SELECTED EXTRACT -
────────

I have an exciting announcement about Understand the Bible! I am going to be starting a new feature here – ‘Church with Understand the Bible’. The basic idea is to give people a resource to help them start up a house church.

But before we get onto that, let me explain some of the background.

Church to meet the needs of the 21st Century

The world has changed rapidly in the last hundred years. The world is now more secular than ever before – most people don’t have even a rudimentary understanding of Christianity. Church is seen, at best, as an irrelevance to life – something which only particularly ‘religious’ people get involved with.

At the same time, people are also living more and more atomised lives. Social media has not made us more social but instead has driven us apart – we spend more time on our screens rather than with others face-to-face. As a result of this, and various other factors, young people are feeling more and more lonely.

Despite these challenges, I think many churches are still operating as if we were still in Christendom – in particular, assuming that most people have more knowledge of the gospel than they do. I do not believe this is going to be effective going forward – surely, the experience of the church through the last 20-30 years has demonstrated this. Dwindling numbers of young people would testify to the fact that what we are doing is not working.

I have come to believe that churches, rather than continuing to do what they’ve done for years with diminishing effect, need to intentionally refocus on two key areas:

  1. Discipleship. That is, helping people make the journey all the way from knowing nothing about Christianity to living for Christ every day. Practically speaking, this means a revival of catechesis (see why Sinclair Ferguson says this is important) as well as the traditional sermon. We need to take people deeper in the faith than we have been doing.
  2. Relationship. I wrote a while back that being at church was not the same as being church. Church, fundamentally, is not a building or event but people – specifically, people loving one another. This is our witness to the world. “By this everyone will know that you are my disciples, if you love one another” (John 13:35). This, more than anything else, is what will demonstrate the reality of God to a watching world – the reality of the love Christians have for one another. Francis Schaeffer once commented on these verses, “the final apologetic which Jesus gave is the observable love of true Christians for true Christians”.

It has become more and more clear to me recently that it’s not going to be easy to implement these changes in traditional churches. Churches – as with many institutions – are like oil tankers: it takes a long time to turn them round. Once people start to think “we’ve always done it this way…”, it’s very difficult to persuade them otherwise.

Plus, unfortunately, churches are often so busy running events and doing their regular activities that the fundamentals get squeezed out. Many churches have so bought into seeing church as an event that it’s hard to row back and see the bigger picture. Churches are rushing about doing stuff, when what is needed right now is to stop and refocus.

────────

SUPPLIED MATERIAL -
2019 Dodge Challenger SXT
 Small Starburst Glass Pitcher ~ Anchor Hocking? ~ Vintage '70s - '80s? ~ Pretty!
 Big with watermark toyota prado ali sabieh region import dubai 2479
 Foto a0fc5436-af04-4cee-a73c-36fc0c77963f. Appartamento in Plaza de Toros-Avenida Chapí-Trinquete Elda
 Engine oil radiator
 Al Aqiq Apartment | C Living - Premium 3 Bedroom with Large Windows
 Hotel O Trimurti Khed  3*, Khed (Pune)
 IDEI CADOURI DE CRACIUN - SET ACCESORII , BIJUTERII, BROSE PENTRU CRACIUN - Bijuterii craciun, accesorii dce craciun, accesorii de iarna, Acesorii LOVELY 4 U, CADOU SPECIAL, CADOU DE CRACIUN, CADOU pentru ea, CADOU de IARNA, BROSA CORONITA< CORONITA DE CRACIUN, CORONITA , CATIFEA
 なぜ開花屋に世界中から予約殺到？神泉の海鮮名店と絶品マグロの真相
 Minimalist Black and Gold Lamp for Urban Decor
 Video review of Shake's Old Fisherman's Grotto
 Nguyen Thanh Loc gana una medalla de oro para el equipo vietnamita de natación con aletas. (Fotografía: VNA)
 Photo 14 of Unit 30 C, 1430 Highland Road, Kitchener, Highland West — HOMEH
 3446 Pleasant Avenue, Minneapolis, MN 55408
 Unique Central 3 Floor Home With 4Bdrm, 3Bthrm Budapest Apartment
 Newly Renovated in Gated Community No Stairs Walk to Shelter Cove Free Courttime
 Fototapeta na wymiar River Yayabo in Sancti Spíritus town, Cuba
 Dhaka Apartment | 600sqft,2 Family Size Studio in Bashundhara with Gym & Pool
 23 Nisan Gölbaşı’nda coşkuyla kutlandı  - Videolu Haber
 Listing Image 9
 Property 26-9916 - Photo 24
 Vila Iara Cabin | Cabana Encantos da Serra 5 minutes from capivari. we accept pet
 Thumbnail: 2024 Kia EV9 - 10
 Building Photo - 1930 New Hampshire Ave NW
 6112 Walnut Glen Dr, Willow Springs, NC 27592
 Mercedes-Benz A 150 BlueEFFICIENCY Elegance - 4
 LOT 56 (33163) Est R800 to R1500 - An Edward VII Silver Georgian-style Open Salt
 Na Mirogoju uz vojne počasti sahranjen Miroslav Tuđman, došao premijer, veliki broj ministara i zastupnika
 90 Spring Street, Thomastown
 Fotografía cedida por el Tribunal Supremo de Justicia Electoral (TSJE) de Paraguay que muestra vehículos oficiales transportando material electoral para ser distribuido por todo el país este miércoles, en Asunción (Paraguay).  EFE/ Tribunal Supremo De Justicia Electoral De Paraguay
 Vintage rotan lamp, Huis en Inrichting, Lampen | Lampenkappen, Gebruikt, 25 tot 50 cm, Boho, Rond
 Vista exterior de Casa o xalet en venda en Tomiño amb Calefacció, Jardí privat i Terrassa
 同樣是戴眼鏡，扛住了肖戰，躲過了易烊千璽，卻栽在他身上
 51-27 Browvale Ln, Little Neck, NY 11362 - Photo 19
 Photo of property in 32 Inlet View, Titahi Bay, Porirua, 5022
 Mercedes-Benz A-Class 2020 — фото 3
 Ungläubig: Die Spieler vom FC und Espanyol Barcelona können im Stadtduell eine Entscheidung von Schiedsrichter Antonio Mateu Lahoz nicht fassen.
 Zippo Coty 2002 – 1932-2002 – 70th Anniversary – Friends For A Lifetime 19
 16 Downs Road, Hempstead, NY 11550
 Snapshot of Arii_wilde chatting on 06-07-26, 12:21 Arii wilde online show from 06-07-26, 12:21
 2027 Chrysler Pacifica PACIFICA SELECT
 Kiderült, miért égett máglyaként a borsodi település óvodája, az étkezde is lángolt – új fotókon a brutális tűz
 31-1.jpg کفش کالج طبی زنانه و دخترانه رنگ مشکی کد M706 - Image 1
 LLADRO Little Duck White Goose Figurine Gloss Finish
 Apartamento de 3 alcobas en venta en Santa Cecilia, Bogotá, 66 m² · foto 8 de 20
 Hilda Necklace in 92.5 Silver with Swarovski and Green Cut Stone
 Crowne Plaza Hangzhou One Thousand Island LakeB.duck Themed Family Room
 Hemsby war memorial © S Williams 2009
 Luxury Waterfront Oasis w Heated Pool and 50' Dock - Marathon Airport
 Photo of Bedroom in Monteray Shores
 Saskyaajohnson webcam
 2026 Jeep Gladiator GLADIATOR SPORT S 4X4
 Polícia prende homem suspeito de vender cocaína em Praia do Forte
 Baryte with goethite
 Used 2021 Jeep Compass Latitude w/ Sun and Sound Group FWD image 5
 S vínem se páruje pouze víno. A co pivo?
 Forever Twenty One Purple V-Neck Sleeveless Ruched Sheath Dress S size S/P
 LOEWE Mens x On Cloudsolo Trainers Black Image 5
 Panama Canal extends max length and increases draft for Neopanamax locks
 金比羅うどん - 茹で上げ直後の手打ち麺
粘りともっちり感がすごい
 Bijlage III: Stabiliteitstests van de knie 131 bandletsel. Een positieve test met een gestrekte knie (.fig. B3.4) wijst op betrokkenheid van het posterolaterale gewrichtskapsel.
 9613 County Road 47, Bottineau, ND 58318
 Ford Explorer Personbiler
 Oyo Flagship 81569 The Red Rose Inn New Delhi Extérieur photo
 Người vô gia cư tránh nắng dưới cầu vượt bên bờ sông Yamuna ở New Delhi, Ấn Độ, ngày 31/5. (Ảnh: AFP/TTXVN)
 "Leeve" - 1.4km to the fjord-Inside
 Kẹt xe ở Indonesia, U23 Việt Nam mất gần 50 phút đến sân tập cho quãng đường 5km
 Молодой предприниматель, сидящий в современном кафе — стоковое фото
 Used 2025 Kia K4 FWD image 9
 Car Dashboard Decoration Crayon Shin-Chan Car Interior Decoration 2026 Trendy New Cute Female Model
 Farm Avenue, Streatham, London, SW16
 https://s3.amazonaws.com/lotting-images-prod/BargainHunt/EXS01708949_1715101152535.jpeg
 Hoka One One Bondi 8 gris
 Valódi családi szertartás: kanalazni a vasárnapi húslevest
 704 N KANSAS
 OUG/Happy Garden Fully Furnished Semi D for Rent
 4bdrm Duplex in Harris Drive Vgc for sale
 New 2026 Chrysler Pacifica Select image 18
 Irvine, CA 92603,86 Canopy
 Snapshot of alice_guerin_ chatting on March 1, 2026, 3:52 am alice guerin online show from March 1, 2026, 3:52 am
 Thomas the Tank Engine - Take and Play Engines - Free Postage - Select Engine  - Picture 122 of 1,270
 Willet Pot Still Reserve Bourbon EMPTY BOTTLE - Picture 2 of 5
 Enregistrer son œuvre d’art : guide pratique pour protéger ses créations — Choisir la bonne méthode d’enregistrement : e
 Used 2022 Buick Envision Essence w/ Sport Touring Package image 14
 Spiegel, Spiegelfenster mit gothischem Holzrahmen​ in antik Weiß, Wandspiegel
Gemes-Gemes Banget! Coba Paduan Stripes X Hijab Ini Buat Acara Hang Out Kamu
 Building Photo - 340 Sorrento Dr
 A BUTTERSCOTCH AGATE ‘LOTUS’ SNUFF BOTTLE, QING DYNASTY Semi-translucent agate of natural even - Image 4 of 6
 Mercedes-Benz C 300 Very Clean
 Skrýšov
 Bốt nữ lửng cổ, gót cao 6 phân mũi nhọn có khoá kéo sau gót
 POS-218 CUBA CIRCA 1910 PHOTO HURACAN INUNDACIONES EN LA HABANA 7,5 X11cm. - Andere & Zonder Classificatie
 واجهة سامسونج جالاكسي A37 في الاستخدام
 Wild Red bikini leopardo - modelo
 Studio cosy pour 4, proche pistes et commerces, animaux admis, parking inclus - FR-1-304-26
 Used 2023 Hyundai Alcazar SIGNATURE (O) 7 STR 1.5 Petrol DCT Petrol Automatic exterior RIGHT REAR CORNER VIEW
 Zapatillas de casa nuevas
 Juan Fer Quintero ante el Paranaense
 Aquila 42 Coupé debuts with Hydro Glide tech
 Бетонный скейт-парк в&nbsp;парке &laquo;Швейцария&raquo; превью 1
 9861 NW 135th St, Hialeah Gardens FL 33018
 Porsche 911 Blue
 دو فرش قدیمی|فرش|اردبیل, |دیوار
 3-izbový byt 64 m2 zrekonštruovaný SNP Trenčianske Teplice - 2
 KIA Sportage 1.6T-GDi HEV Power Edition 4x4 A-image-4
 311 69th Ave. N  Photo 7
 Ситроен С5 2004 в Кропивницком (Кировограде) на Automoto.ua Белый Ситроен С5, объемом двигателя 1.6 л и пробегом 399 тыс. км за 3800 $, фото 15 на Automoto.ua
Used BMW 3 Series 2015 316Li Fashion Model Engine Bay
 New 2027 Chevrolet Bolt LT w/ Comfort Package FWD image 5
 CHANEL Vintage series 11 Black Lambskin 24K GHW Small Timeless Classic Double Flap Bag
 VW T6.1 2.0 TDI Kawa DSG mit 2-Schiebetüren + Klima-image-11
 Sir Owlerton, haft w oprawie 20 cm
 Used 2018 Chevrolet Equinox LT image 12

────────

TRY IT - Copy the passage from the post on church in the 21st century between "At the same" and "is not working.", inclusive. None of the entries is needed here.

FINAL ANSWER -
At the same time, people are also living more and more atomised lives. Social media has not made us more social but instead has driven us apart – we spend more time on our screens rather than with others face-to-face. As a result of this, and various other factors, young people are feeling more and more lonely.

Despite these challenges, I think many churches are still operating as if we were still in Christendom – in particular, assuming that most people have more knowledge of the gospel than they do. I do not believe this is going to be effective going forward – surely, the experience of the church through the last 20-30 years has demonstrated this. Dwindling numbers of young people would testify to the fact that what we are doing is not working.